=== Provided text ===

In order to organize and compare a large amount of data, I have enlisted practices and perspectives from the Digital Humanities to create and manage two datasets. The first consists of over two-hundred works that I have viewed and photographed firsthand in Japanese, Chinese, European, and American museum and private collections. My second dataset encompasses every “Nanpin” painting that has been recorded in museum databases, auction catalogues, and private collections, among other sources. As I have not seen many of these objects, the dataset is less granular compared to the first.
As a CDH Data Fellow, and with the helpful feedback of Emily McGinn, Leigh Lieberman, and Joshua Seufert, I refined, cleaned, and added additional entries to my second dataset. This dataset is still a work-in-progress, but it has allowed me to chart interrelationships and quantify trends among Nanpin-attributed paintings—analysis that I have incorporated into the third chapter of my dissertation. As part of my ongoing research, I intend to complete the second dataset (a few hundred more entries to go), continue to view as many “Nanpin” paintings as possible, and create meaningful data visualizations to represent this work.
Through the process, I have experienced how a well-curated dataset forms an argument in and of itself. Hence, while data curation can be slow and involved, designing an initial framework, routinely adding to the dataset, and then refining it based on usability and evolving goals has opened up new research directions and questions in my work.

=== Entries shown ===

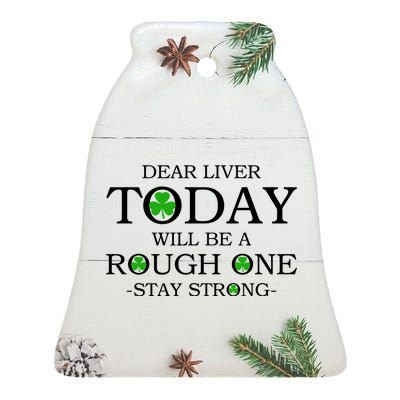 Dear Liver Today Will Be A Rough One Stay Strong Ceramic Bell Ornament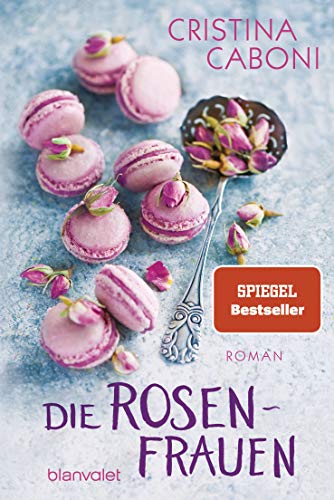 Die Rosenfrauen von Cristina Caboni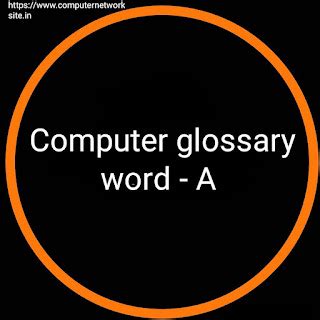computer glossary in hindi (कम्प्यूटर शब्दावली) "A"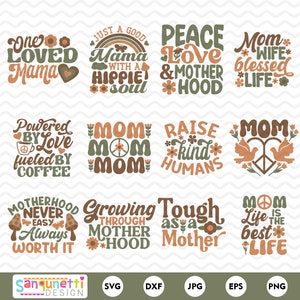 May include: A set of 10 digital cut files featuring various mom-themed designs with a retro 70s aesthetic. The designs include phrases like "One Loved Mama", "Just a Good Mama with a Hippie Soul", "Peace Love & Motherhood", "Mom Wife Blessed Life", "Powered by Love Fueled by Coffee", "Mom Mom Mom", "Raise Kind Humans", "Mom", "Motherhood Never Easy Always Worth It", "Growing Through Motherhood", "Tough as a Mother", and "Mom Life is the Best Life".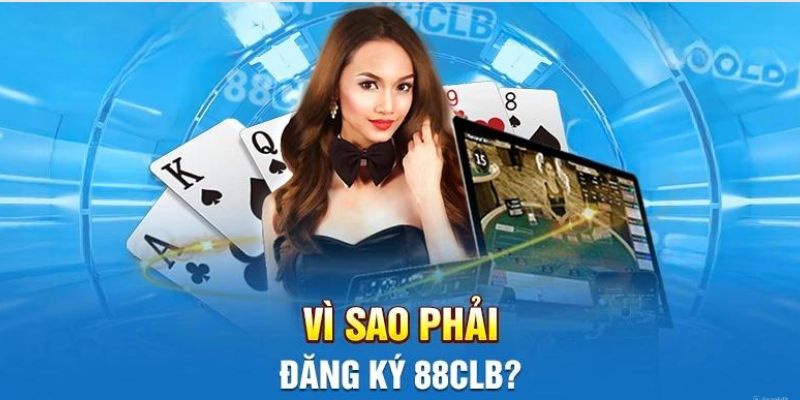 Trải nghiệm vô vàn lợi ích khi đăng ký 88CLB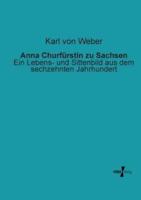 Anna Churfürstin zu Sachsen:Ein Lebens- und Sittenbild aus dem sechzehnten Jahrhundert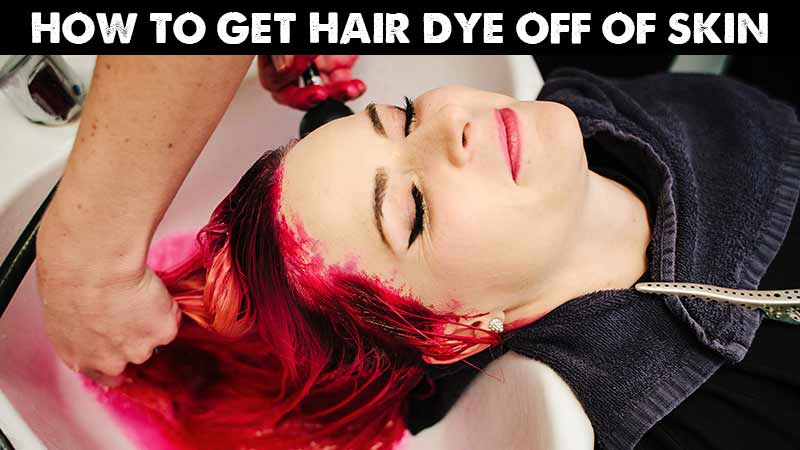 How To Get Hair Dye Off Of Skin? The Explicit Way To Go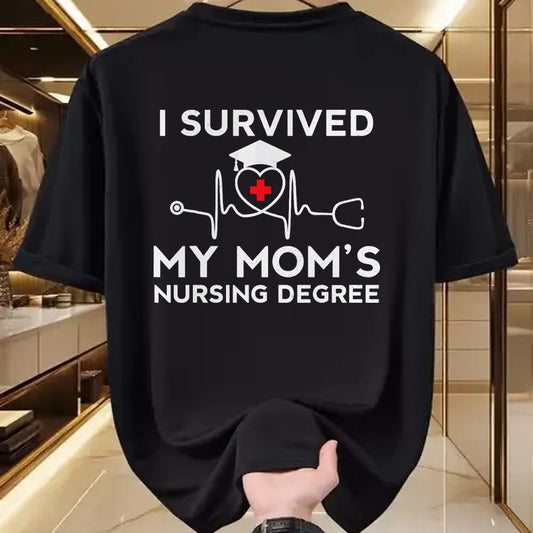 Funny Nurse Shirt, Nurse Unisex T-Shirt/Hoodie/Sweatshirt HLT00 - I survived My Mom's Nursing Degree, Proud Son Daughter Nurse T-Shirt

===

--- What to do ---
Reproduce the passage about the two "Nanpin" painting datasets above word for word, from its first sentence to its last.

--- Task output ---
In order to organize and compare a large amount of data, I have enlisted practices and perspectives from the Digital Humanities to create and manage two datasets. The first consists of over two-hundred works that I have viewed and photographed firsthand in Japanese, Chinese, European, and American museum and private collections. My second dataset encompasses every “Nanpin” painting that has been recorded in museum databases, auction catalogues, and private collections, among other sources. As I have not seen many of these objects, the dataset is less granular compared to the first.
As a CDH Data Fellow, and with the helpful feedback of Emily McGinn, Leigh Lieberman, and Joshua Seufert, I refined, cleaned, and added additional entries to my second dataset. This dataset is still a work-in-progress, but it has allowed me to chart interrelationships and quantify trends among Nanpin-attributed paintings—analysis that I have incorporated into the third chapter of my dissertation. As part of my ongoing research, I intend to complete the second dataset (a few hundred more entries to go), continue to view as many “Nanpin” paintings as possible, and create meaningful data visualizations to represent this work.
Through the process, I have experienced how a well-curated dataset forms an argument in and of itself. Hence, while data curation can be slow and involved, designing an initial framework, routinely adding to the dataset, and then refining it based on usability and evolving goals has opened up new research directions and questions in my work.